Парамонов надулся и отошел в сторону, пробормотав:

– Сажать меня не за что!

Через полчаса его все-таки посадили. Аввакумов был неумолим. История с Мулла-Бабой очень не понравилась ему. Он подозревал солдата в том, что тот за взятку отпустил Мулла-Бабу.

Подозрения оправдались. После обыска у Парамонова нашли золотой перстень.

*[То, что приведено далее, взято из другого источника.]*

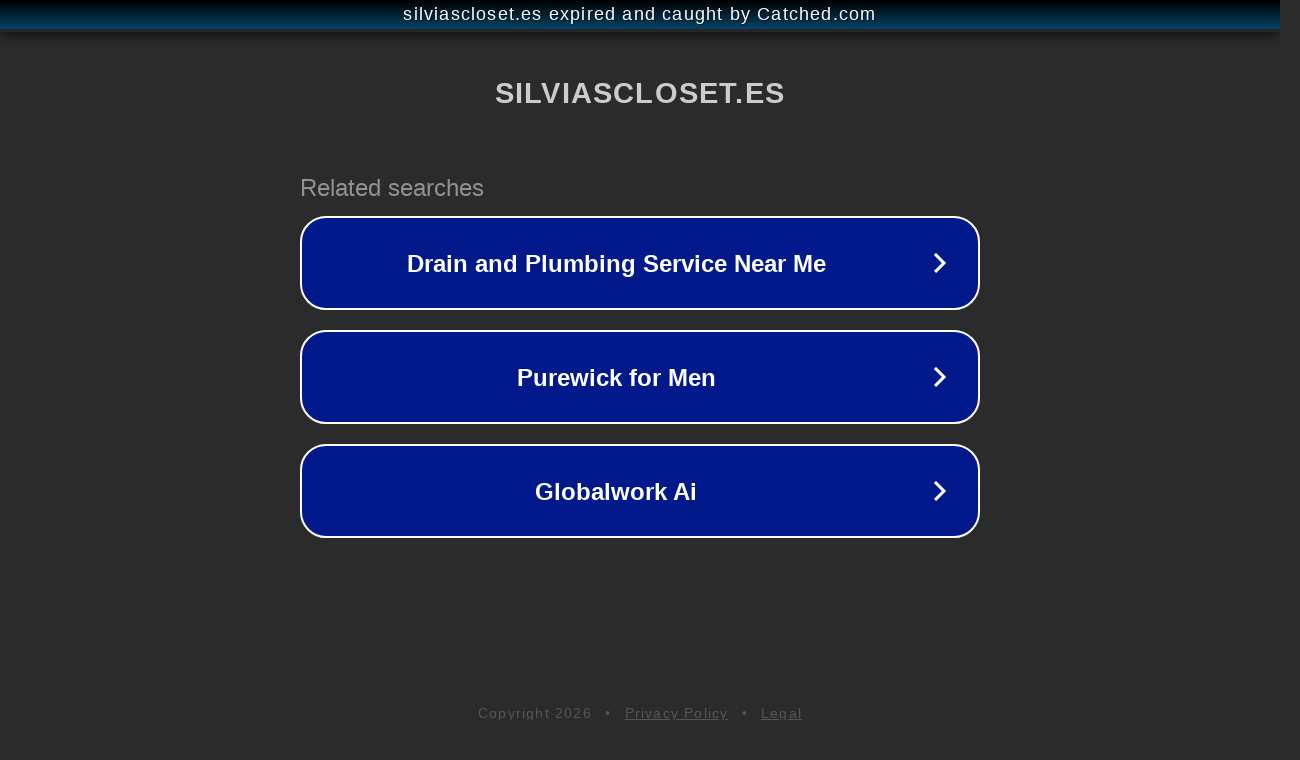

--- FILE ---
content_type: text/html; charset=utf-8
request_url: https://silviascloset.es/suenos-de-actividades-fatales/sonar-con-una-explosion-47-escenarios-diferentes-y-sus-interpretaciones/
body_size: 1186
content:
<!doctype html>
<html data-adblockkey="MFwwDQYJKoZIhvcNAQEBBQADSwAwSAJBANDrp2lz7AOmADaN8tA50LsWcjLFyQFcb/P2Txc58oYOeILb3vBw7J6f4pamkAQVSQuqYsKx3YzdUHCvbVZvFUsCAwEAAQ==_f96QWxV4JpDRKAt/1DiT2oEW/hSFYfP0zX8lKEqsvsfAKZWwu3Ku2Fry8HEHARnU6Y8Q7Xy+SZ33f50RdNAMxA==" lang="en" style="background: #2B2B2B;">
<head>
    <meta charset="utf-8">
    <meta name="viewport" content="width=device-width, initial-scale=1">
    <link rel="icon" href="[data-uri]">
    <link rel="preconnect" href="https://www.google.com" crossorigin>
</head>
<body>
<div id="target" style="opacity: 0"></div>
<script>window.park = "[base64]";</script>
<script src="/bFChIZfFG.js"></script>
</body>
</html>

Сашка Лихолетов подтвердил, что этот перстень он видел на пальце у Мулла-Бабы. И хотя Аввакумов теперь был рад, что благодаря случайности противники большевиков не получили в руки такой выгодный козырь, как расстрел Мулла-Бабы, но все же это, по его мнению, не должно было избавить солдата от наказания.

– Солдат не подчинился. Факт! Совершил предательство. Факт! Гнать его из рядов! – сказал Денис Макарович, отдавая приказ об аресте Парамонова.